Activity
Please, without any pictures, set down exactly the part of the listing below that opens with the line containing "Tulipa Viridiflora mix" and closes with the line containing "Campanha Criador Legal".

Study material
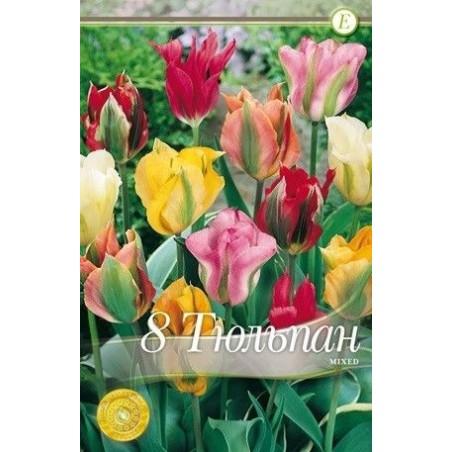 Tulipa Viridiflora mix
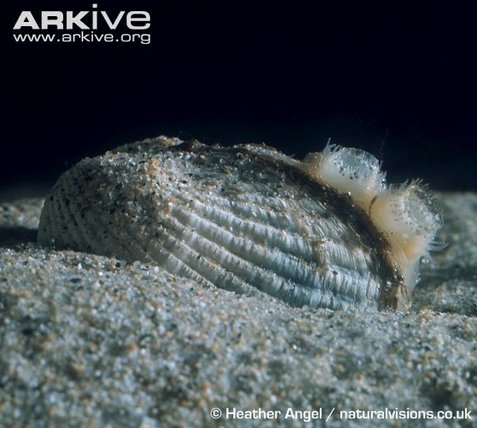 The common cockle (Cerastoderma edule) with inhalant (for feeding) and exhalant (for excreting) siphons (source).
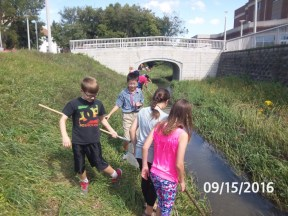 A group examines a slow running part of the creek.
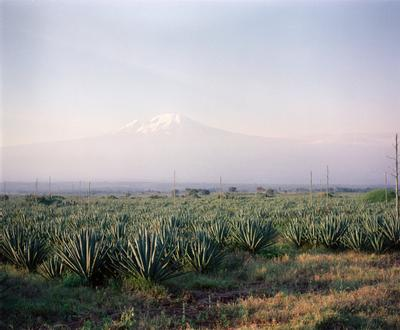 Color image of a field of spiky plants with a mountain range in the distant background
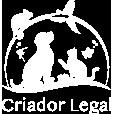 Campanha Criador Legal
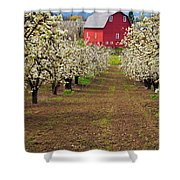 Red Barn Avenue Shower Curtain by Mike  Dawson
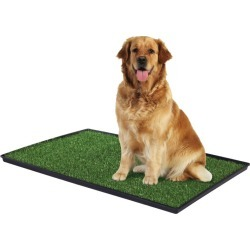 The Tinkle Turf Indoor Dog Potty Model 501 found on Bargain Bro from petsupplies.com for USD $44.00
* * *
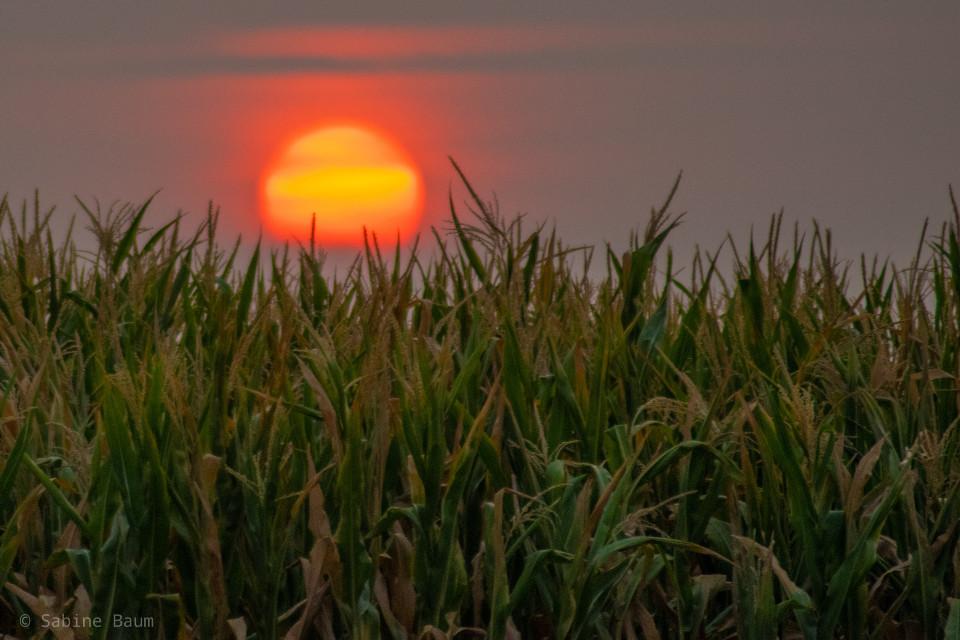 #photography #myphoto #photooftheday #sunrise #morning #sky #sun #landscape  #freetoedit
* * *
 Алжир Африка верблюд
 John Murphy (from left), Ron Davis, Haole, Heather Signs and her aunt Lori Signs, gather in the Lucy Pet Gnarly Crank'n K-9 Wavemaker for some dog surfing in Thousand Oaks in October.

Exercise result
 Tulipa Viridiflora mix
 The common cockle (Cerastoderma edule) with inhalant (for feeding) and exhalant (for excreting) siphons (source).
 A group examines a slow running part of the creek.
 Color image of a field of spiky plants with a mountain range in the distant background
 Campanha Criador Legal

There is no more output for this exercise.